═════ Exercise text

Saturday, April 23, 2022


 I didn't know.

Recently I read an article published by the Audubon Society regarding bird migration that left me wide-eyed and amazed.  

I was curious about migration, especially the hummingbirds.  I have a friendly running competition with a friend in  Redmond.  What follows our greetings is an inquiry as to hummingbird sightings.  He usually wins and I am convinced  it is because his location is warmer than mine.

Anna's Hummingbird in Winter
I did have one hummingbird at the feeder the first week of April, as did my friend.  Was it the Anna hummingbird known to spend winters in Central Oregon or was it someone passing through?  It was a quick stop and in the blink of an eye, it was gone, no time to get a good look to identify.

After reading the Audubon article I learned what an incredible, wonderous journey migration is.  At summer's end, birds eat excessive amounts of food for two weeks to store enough fat for migration.  They gorge themselves on high-energy berries and fruits loaded with carbohydrates and lipids that are stored as fats.  That is another reason why it is important to grow native plants that produce the lipid-rich berries birds need.

Ruby-throated Hummingbird
Humans rely primarily on carbs for endurance activity.  Thinking back to our family and their sport activities, whenever they had a meet or a game it was high carb meals.  For birds, fat makes sense as it is lighter and less bulky than carbs and protein.

══════════

• _Exercise tasks_
1) Translate this sentence from the hummingbird migration post into Spanish: "For birds, fat makes sense as it is lighter and less bulky than carbs and protein."
2) Print the part of the hummingbird migration post starting at "Anna's Hummingbird in" and ending at "look to identify.".
3) Please carry on writing the hummingbird migration post from its last sentence.

═════ Information

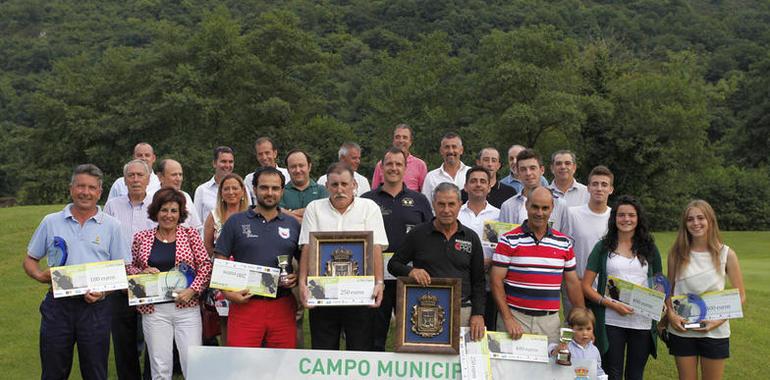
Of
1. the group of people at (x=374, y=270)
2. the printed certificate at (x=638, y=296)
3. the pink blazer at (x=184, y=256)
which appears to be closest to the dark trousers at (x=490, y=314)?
the group of people at (x=374, y=270)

══════════

• _Outputs by task_
1) Para las aves, la grasa tiene sentido, ya que es más ligera y menos voluminosa que los carbohidratos y las proteínas.

2)
Anna's Hummingbird in Winter
I did have one hummingbird at the feeder the first week of April, as did my friend.  Was it the Anna hummingbird known to spend winters in Central Oregon or was it someone passing through?  It was a quick stop and in the blink of an eye, it was gone, no time to get a good look to identify.

3)
Ruby-throated hummingbirds are best known for packing on the grams.  Most double their weight before starting on their trip.  Some gain close to half that in four days.

The metabolism of the hummingbird is one of the highest of any animal on earth.  They require the equivalent of over 150,000 calories every day to power their fast-moving heart and wings, which can beat 1,000 to 3,000 times per minute.  That fat is burned in a steady release of energy to make a 2,000 mile journey that many Ruby-throated hummingbirds make twice a year.

All that fat on a bird's small frame must be distributed properly.  To do so, many birds are able to shrink and grow their internal organs.  An example is the Bar-tailed Godwit, one of the world's most intense migrators. 

Bar-tailed Godwit
The Godwit will fly from Alaska to New Zealand, a trip of 6,800 miles each fall.  The bird will absorb into their body 25 percent of the tissue comprising their  liver, kidneys, and digestive trach.  This happens through a natural cellular process called autophagy, which means "self-eating" in Greek.

What about sleep?  During migration, a neurological shift triggered by the changing season forces birds to adapt to nocturnal habits and sleep less.  Swainson's Thrushes migrate from Central and South America to northern Canada and Alaska, enter a sleep-like state for nine seconds at a time.  They keep one half of their brain awake to avoid predators or mid-air collisions while the other half rests.

Swainson's Thrush
And the rest of the story---once birds reach their destination, they need to regain their organ functions and shape and refuel their fat stores.  It is an urgent task.  As soon as they reach their breeding ground, they need to find a mate, build a nest, produce and raise young chicks, all the while taking care of themselves.  If they can't get food within a couple hours after landing, they can starve to death.  Birds on an average need to restore between 17 and 23 percent of their body weight in fat upon arrival and also account for protein and water loss depending on their species and migratory pattern.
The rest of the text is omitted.